La scène de combat finale ne déroge pas à cette omniprésence de l’image comme problématique identitaire. Le déchaînement de Hit-Girl dans l’appartement du Parrain multiplie les cadrages naturels de l’image : les encadrements de portes, de fenêtres, de rayonnages de bibliothèques, de tables, d’éviers, qui sont le support de l’action. Toute la difficulté est d’ailleurs d’échapper au carcan trop étriqué du cadrage : Hit-Girl est coincée dans un meuble et ne peut que regarder ce qui se passe, impuissante, à travers un impact de balle ; la même, plus tard, est sur le point d’être mise à mort alors qu’elle repose inanimée dans l’encadrement d’une table basse, etc. Ces séquences d’action disent toutes la même chose : la nécessité pour l’image de dépasser les limites du cadre, pour devenir autre chose – quelqu’un de normal, peut-être.

 

Le dénouement aura réellement lieu quand Hit-Girl et Kick-Ass, images sorties de leur cadre, échappées des écrans de télévision et d’ordinateur, contempleront l’immensité illimitée du ciel du haut d’un immeuble : l’image est en liberté. Le mythe prend son envol.

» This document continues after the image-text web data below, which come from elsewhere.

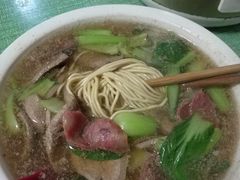 -祁家面馆(大香炉店)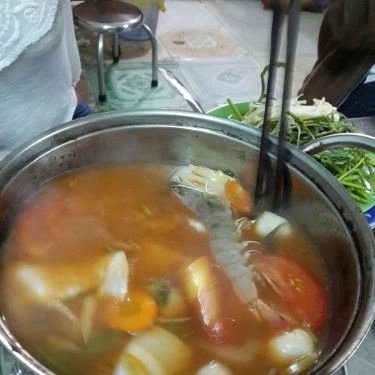 Món ăn- Quán Ăn Quán Lẩu Lâm Phát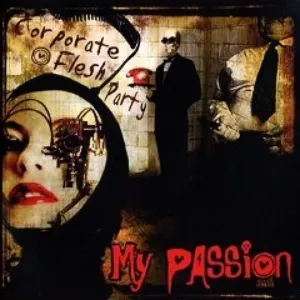 (D) CORPORATE FLESH PARTY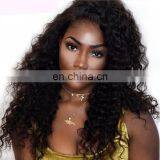 Deep Wave Human Hair Wholesale Virgin Indian Hair thumbnail-1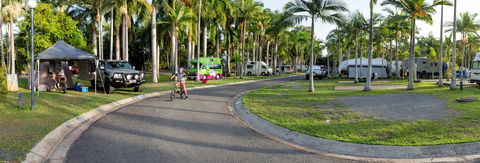 Ingenia Holidays Noosa North - Darwin Holiday 4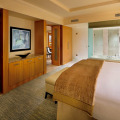 The Ritz-Carlton, Dubai International Financial Centre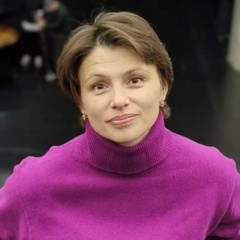 Юлия Вольнова, 44 года, Москва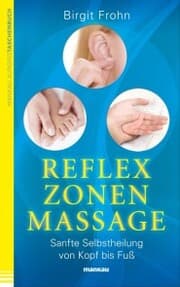 Cover von Reflexzonenmassage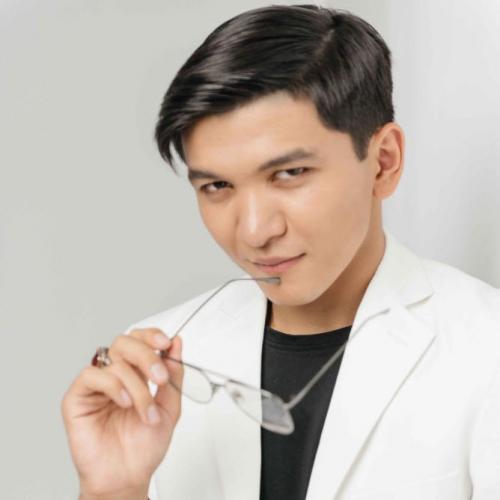 Ұланғасыр Қами - Табамын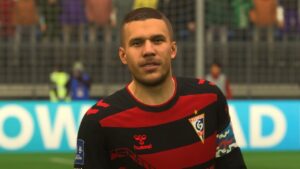 podolski premium futties sbc fifa 23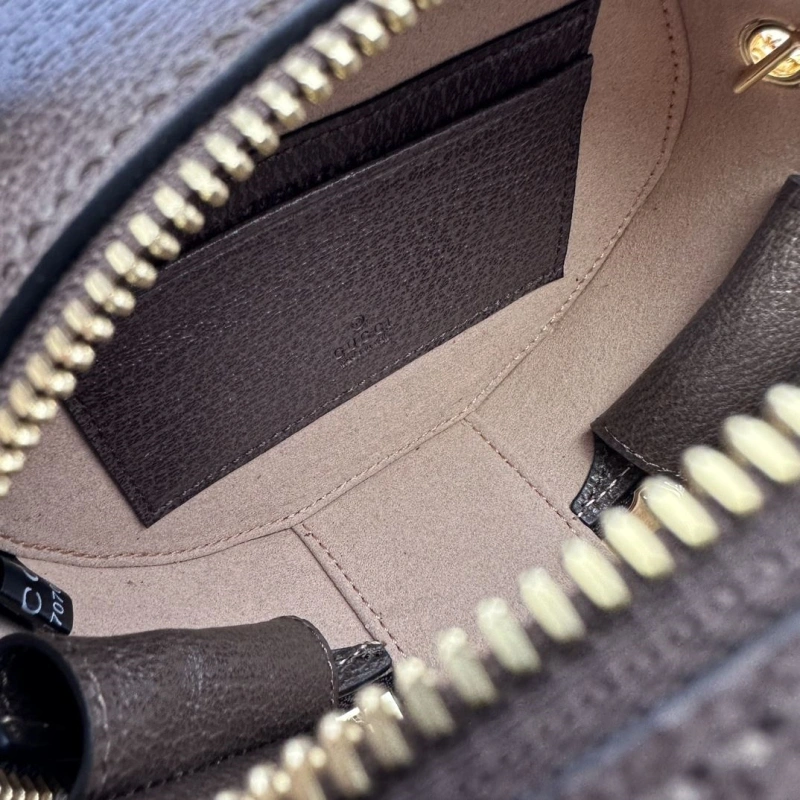 Gvc*1 round bags 4033-0269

Les personnages réintègrent une vie ordinaire.

 

Reste l’alter-ego maléfique de Kick-Ass, dans le dernier plan du film, qui se met sur la tête un masque composé d’une grille de barreaux, comme pour affirmer de son côté la volonté de s’enfermer dans l’image pour en devenir une lui-même. Dernière séquence : en disant « vous n’avez encore rien vu », il braque un revolver vers l’écran et tire, arrêtant ainsi le film. Il use alors des superpouvoirs maléfiques de l’image, c’est à dire finalement la négation (« rien vu »), l’interruption et la coupure.